WestJet (WS, Calgary) has announced fleet plans that reflect a new strategic focus on Western Canada, including a substantial order for more narrowbodies while pausing widebody growth and centring its regional fleet for network expansion in the West.

The new strategic plan for post-pandemic growth was revealed last week by Chief Executive Officer Alexis von Hoensbroech, who joined WestJet in February from Austrian Airlines.

He said WestJet would focus on:

  • Growing its presence and network in Western Canada through more non-stop flights to communities;
  • Investing further in leisure and sun flying across Canada, including through the acquisition of Sunwing Airlines (WG, Toronto Pearson), following regulatory approval;
  • Investing in technology and digitalisation; and
  • Redoubling efforts to remain low-cost and affordable.

To match its commercial strategies, the airline will focus its existing widebody B787-9 fleet on Western Canada and, for the time being, pause further investment into incremental B787s to focus instead on additional narrowbody growth. The airline currently has six B787-9s with four more on order, the ch-aviation fleets module shows.

Von Hoensbroech said WestJet is working towards “a substantial additional narrowbody order” but did not elaborate. This was in addition to the more than thirty B737-8 MAX, the airline, will receive in the coming years, including 15 in 2022 alone, he added. The current B737-8 fleet comprises 16 units with one recently delivered to its budget carrier Swoop (Hamilton, ON), according to ch-aviation data.

The focus of WestJet Encore’s regional fleet of forty-seven DHC-8-Q400s will be shifted and adjusted to focus on Western Canada, removing complexity from operations and prioritising the airline’s commitment to enhancing Western Canada’s connectivity.

Von Hoensbroech said the airline’s immediate priority is to ready itself for an expected high volume of pent-up travel demand this summer.

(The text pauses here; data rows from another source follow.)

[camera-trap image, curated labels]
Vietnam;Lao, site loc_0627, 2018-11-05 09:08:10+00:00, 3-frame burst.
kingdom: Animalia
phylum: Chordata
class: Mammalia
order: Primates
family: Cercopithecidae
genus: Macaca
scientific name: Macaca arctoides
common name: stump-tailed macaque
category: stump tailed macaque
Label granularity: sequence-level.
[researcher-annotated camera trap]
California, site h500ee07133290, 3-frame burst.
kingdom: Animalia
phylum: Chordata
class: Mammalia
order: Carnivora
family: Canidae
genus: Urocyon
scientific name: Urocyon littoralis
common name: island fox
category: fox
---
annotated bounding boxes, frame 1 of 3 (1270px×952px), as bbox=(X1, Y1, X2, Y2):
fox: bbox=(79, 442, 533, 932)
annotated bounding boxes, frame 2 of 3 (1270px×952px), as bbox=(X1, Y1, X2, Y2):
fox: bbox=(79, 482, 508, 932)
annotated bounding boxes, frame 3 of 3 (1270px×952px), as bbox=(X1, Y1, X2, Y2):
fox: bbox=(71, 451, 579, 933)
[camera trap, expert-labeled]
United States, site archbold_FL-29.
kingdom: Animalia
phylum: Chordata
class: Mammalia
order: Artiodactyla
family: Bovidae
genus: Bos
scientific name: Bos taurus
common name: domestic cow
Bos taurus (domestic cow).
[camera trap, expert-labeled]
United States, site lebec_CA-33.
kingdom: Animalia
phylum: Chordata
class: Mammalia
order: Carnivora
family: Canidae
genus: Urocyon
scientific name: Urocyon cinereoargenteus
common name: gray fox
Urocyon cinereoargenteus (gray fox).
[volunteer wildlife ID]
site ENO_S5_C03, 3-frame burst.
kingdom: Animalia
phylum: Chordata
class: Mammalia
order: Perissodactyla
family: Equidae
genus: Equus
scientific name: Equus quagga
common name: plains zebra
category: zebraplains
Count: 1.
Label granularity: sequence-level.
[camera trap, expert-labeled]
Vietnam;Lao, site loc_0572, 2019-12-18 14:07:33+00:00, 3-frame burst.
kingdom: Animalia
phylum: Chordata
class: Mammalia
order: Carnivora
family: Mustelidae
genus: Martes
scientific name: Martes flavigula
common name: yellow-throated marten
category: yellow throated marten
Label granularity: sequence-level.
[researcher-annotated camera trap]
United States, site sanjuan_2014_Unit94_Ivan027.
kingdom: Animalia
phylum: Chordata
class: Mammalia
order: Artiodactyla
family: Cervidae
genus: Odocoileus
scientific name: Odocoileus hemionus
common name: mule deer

“WestJet is strong foundationally, having weathered the pandemic as perhaps the world’s only airline of scale that did not accept sector-specific government funding or issue any new equity or debt. We’re now at an exciting and pivotal moment for the industry and our airline,” he said. “As we emerge from the pandemic, the world around us is changing with rising inflation and instability from the war in Ukraine. We are also facing industry-specific challenges, including spiking oil prices and staffing shortages at airports.”

He said network changes would be phased in gradually by summer 2023 following engagement with communities and stakeholders. “While we will be investing the majority of our fleet in the West, as a national airline, we will maintain a significant presence in the Eastern provinces, primarily through direct connections to our Western cities, while significantly enhancing our network to leisure and sun destinations, including through our acquisition of Sunwing.”

WestJet would also continue to significantly upscale other business areas, including WestJet Cargo, Loyalty, WestJet Vacations, and Swoop (Hamilton, ON), its ultra-low-cost subsidiary. The acquisition of Sunwing would facilitate the scaling of WestJet Vacations and Swoop, he said.

“Swoop is an important part of our strategy with a tremendous cost structure, and we still have plenty of room to grow and bring lower fares to our guests,” he said. “WestJet and Swoop will run more complementary networks and collectively meet the demand of leisure travellers.”

Von Hoensbroech made no mention of WestJet's fleet of forty-three B737-700s, thirty-seven B737-800s, eleven parked B737-600s, and two B737-800(BCF)s.